If any of you chefs and cooks would like to learn some good ways of selling "_*value*_" vs. "*price*" I would be happy to counsel you.  I do it _EVERYDAY _at my job and I am very good at it!

Of course you don't need the help Woody...you already be a fine salesman! :!:


----------



## Nick Prochilo (Jul 3, 2005)

This goes with all lines of work! Even if you are working at any job, maybe pushing a broom for $15 per hour, the boss is charging $65 per hour for you! 3x's the food sounds way to cheap to me. And you are probably buying the food at the best prices around. Charge 3x's the most expensive price for the food would be a better deal, then shop for the best price! Don't sell yourselfs short, the guy who sells it cheaper isn't putting the same product out that you are!


----------



## Captain Morgan (Jul 28, 2005)

Welcome Goat!

Funny how the little jobs really aren't worth it unless you take 5 or 6 times the cost.


----------



## Jack W. (Jul 28, 2005)

Hoss's BBQ said:
			
		

> Do any of you charge a catering fee?  I normally charge a $300.00 fee for bringing the smoker chafer etc. This is on top of my per person prices.  This also allows me an area to give a discount if they are tight for cash I will sometimes reduce this fee or remove it.  It can sometimes make them feel Like they got  discount which will not hurt my costing ratio.  Just a thought.

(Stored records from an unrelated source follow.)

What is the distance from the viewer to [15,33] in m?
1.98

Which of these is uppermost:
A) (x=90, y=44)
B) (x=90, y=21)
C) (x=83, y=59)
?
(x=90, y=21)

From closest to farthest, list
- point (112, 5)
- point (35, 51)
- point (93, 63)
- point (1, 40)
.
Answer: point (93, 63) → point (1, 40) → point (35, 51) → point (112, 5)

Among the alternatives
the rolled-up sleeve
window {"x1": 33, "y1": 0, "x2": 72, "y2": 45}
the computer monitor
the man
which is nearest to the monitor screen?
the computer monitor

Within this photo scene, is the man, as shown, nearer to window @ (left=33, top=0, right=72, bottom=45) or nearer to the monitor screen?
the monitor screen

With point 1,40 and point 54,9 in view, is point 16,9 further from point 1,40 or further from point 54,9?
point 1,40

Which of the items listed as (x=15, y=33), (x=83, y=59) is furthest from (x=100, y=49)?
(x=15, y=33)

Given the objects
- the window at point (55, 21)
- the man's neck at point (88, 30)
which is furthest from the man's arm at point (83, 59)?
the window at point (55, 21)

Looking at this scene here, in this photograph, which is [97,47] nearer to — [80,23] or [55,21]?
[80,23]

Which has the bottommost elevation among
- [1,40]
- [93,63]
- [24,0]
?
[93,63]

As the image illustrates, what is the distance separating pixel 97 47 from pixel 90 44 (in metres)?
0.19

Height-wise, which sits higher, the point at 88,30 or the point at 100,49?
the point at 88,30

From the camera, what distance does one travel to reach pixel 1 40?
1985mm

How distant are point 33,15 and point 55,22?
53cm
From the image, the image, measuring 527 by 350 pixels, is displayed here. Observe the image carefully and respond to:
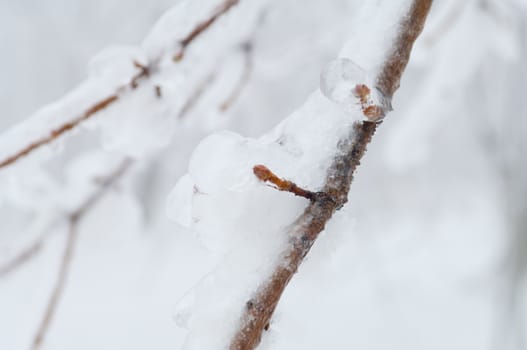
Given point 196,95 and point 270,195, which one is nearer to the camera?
point 270,195

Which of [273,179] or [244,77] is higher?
[244,77]

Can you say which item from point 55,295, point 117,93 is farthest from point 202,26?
point 55,295

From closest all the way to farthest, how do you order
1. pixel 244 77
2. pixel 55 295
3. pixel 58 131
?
pixel 58 131, pixel 55 295, pixel 244 77

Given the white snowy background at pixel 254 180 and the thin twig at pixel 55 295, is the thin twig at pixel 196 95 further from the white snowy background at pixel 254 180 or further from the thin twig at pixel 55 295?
the thin twig at pixel 55 295

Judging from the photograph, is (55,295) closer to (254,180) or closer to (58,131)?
(58,131)

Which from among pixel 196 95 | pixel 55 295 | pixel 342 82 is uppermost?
pixel 196 95

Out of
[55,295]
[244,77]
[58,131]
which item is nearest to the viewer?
[58,131]

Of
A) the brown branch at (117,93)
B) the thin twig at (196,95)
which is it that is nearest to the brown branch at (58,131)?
Answer: the brown branch at (117,93)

I use this technique.  I charge $125 for the cooker and $175 for an Award Winning Pit Master to be on site.   Full service includes labor charges for each additional person gauranteed in the contract at between $75 and $150 depending on the service the employee will be providing.  I don't have a bit of trouble finding people to work at these rates.  I don't make a dime on labor.  I pass it all on to the help.  Gratuity is sometimes added and sometimes not.  Depends on the customer.  Some customers will jump at the chance to have the food "dropped off" when they see how much money they can save by serving the food and cleaning up the mess by themselves.   There is a set up charge.  Disposable wire chaffers really are the stuff.  We mark those up for retail as well.   This more or less eliminates the down time at events and makes it much more profitable.  Everything I do is food X 4.  All whole hog cooks are cost of the hog plus $300 just for the hog.  I stay pretty busy.  

Good Q!

Jack


----------



## txpgapro (Jul 29, 2005)

Where can you find those throw-away chaffers?


----------



## Jack W. (Jul 29, 2005)

txpgapro said:
			
		

> Where can you find those throw-away chaffers?



Sam's Club and Costco both carry them in my area.  I've also seen them at a place called Fred's.

Good Q!

Jack


----------



## ScottyDaQ (Jul 29, 2005)

Big Lots has em, Costco has em. They're eveywhere.


----------



## txpgapro (Jul 31, 2005)

How aobut a picture of one?


----------